A galvanometer is an electromechanical measuring instrument for electric current. It works by deflecting a pointer in response to an electric current flowing through a coil in a constant magnetic field. The movement of the pointer is directly proportional to the intensity of the electric current in the circuit. Galvanometers can be thought of as a kind of actuator. They were the first instruments used to detect and measure small amounts of current. Early galvanometers were uncalibrated, but improved versions, called ammeters, were calibrated and could measure the flow of current more precisely. Galvanometers have also been used as the display components of other kinds of analog meters (e.g., light meters and VU meters), capturing the outputs of these meters sensors.
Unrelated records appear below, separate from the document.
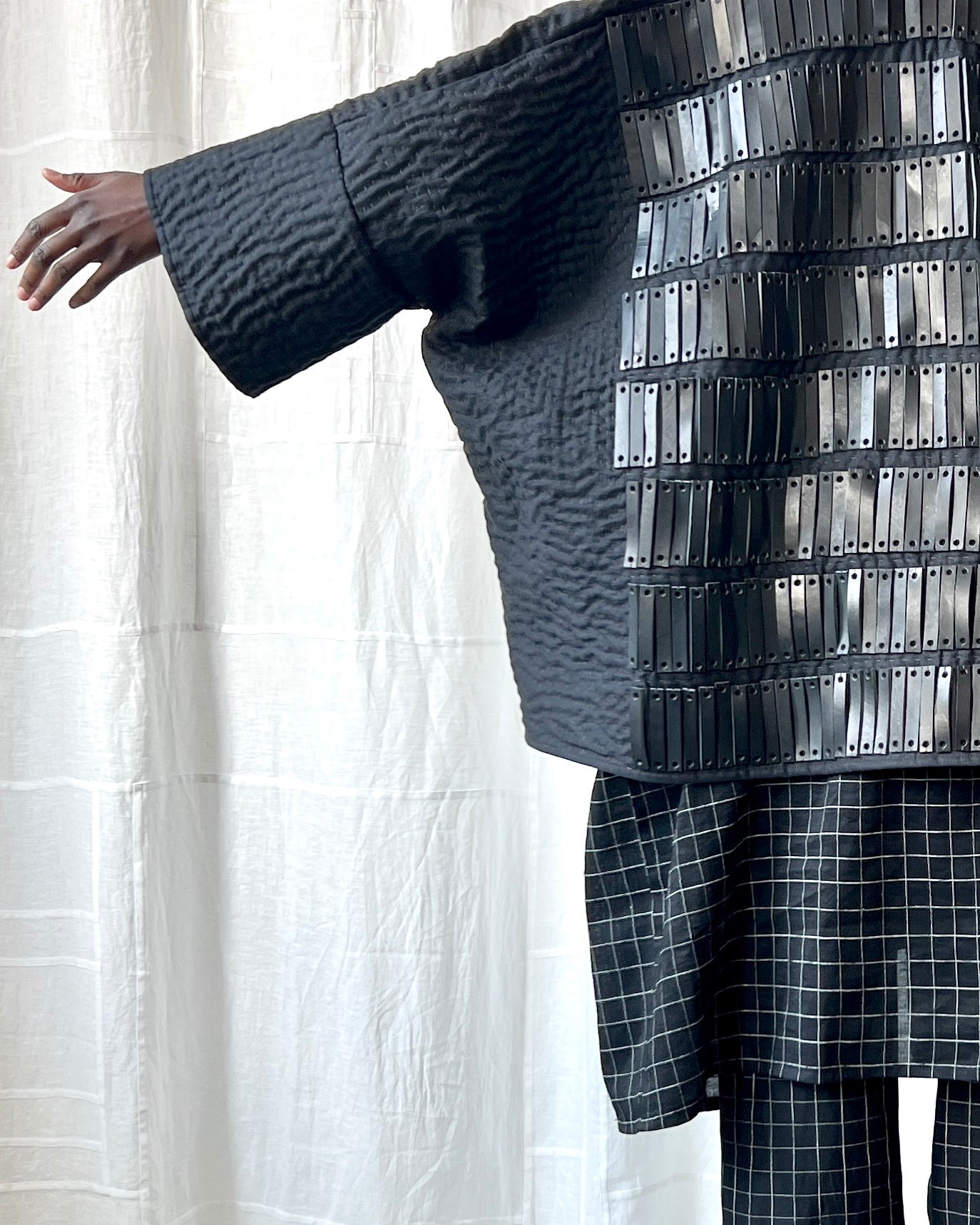 black quilted linen and leather jacket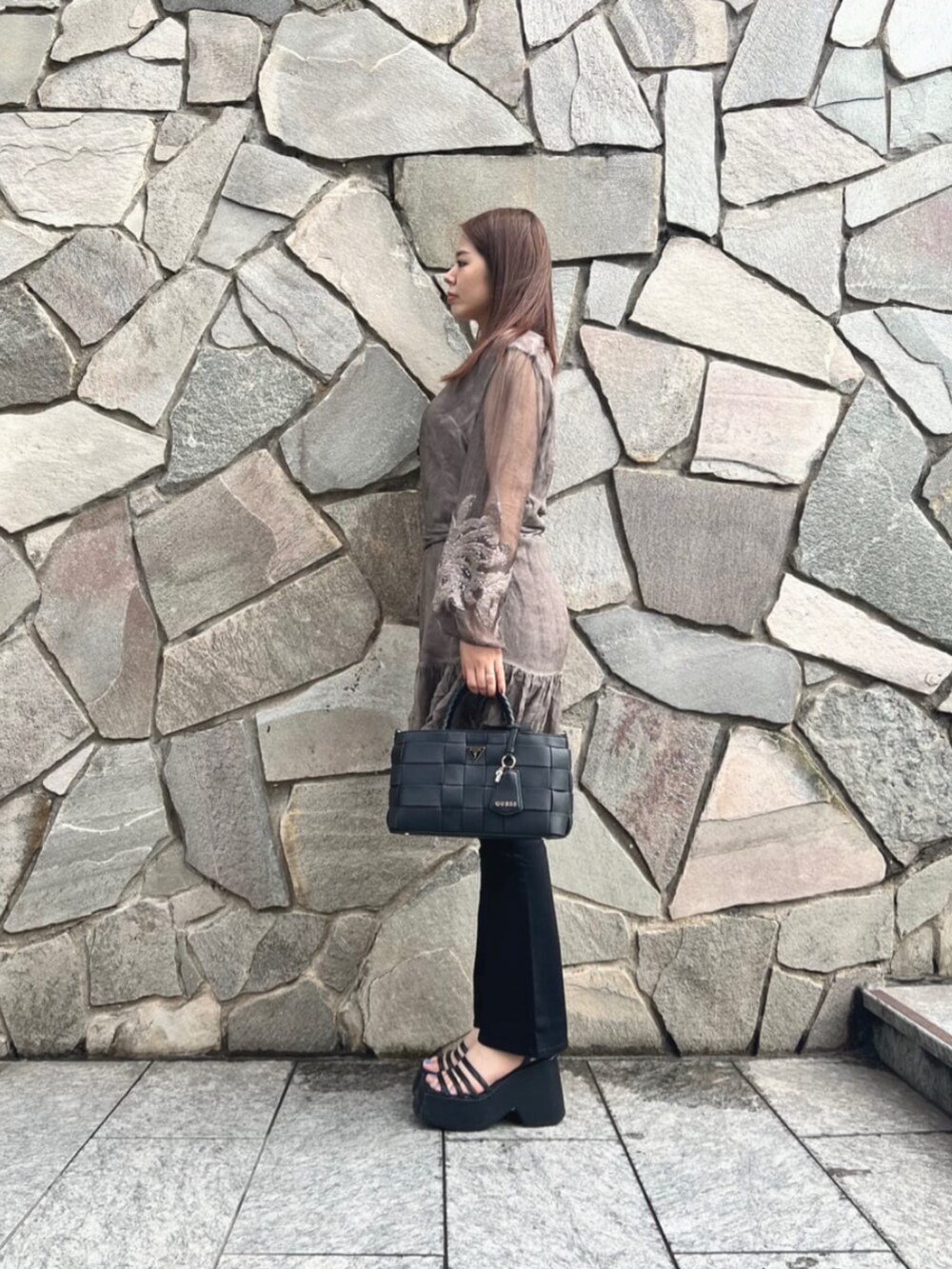 ブラウン系のワンピース、ブラック系のデニムパンツ、ブラック系のショルダーバッグを着用したレディースの秋コーディネートの3枚目の写真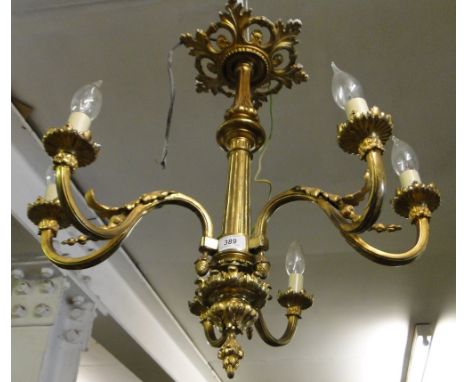 An ornate gilt metal 6 light chandelier.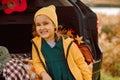 Little cute smiling girl standing near by on open car trunk. Kid resting with her family in the nature. Autumn season Royalty Free Stock Photo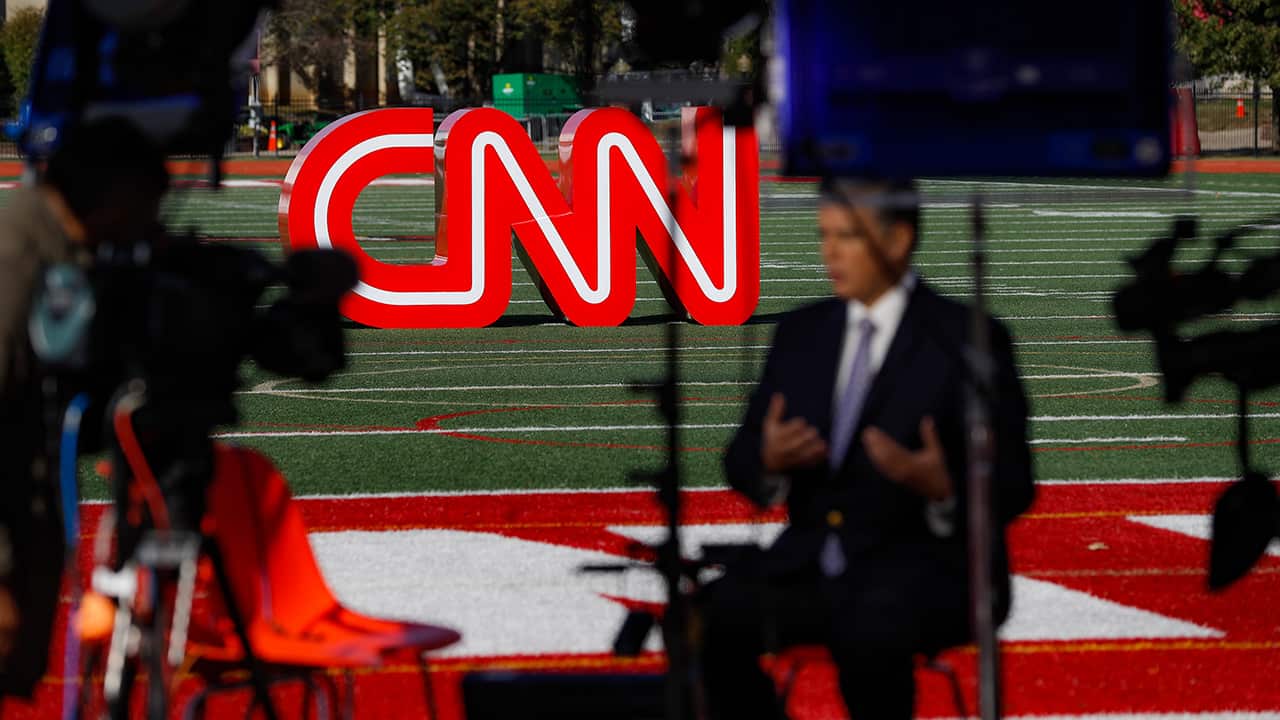 Photo of a journalist recording a video near a CNN sign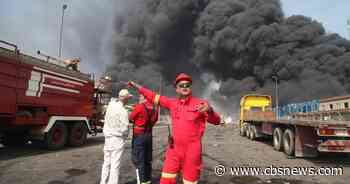 Iranian port hit by massive explosion, killing 8, injuring hundreds, officials say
The main parts of a galvanometer include a coil, a spring, and a needle. The coil is the part of the galvanometer through which the electric current to be measured travels. The spring is the joint between the coil and the needle that gives the measurement. The needle is the part that indicates the value of the measured electric current. There are different types of galvanometers, including the D’Arsonval/Weston type, the moving coil type, tangent galvanometer, astatic galvanometer, mirror galvanometer, and ballistic galvanometer.

The moving coil galvanometer is a highly sensitive instrument that can measure low currents even of the order of a few microamperes. It is mainly divided into two types: suspended coil galvanometer and pivoted-coil or Weston galvanometer. When a current is passed through a coil in a magnetic field, the coil experiences a torque proportional to the current. If the coils movement is opposed by a coil spring, then the amount of deflection of a needle attached to the coil may be proportional to the current passing through the coil.

Galvanometers are used to detect or measure small electric currents by movements of a magnetic needle or of a coil in a magnetic field. They are also used to translate different kinds of electric quantities into pointer movements, making them ideal for turning the output of other sensors that output electricity into something that can be read by a human.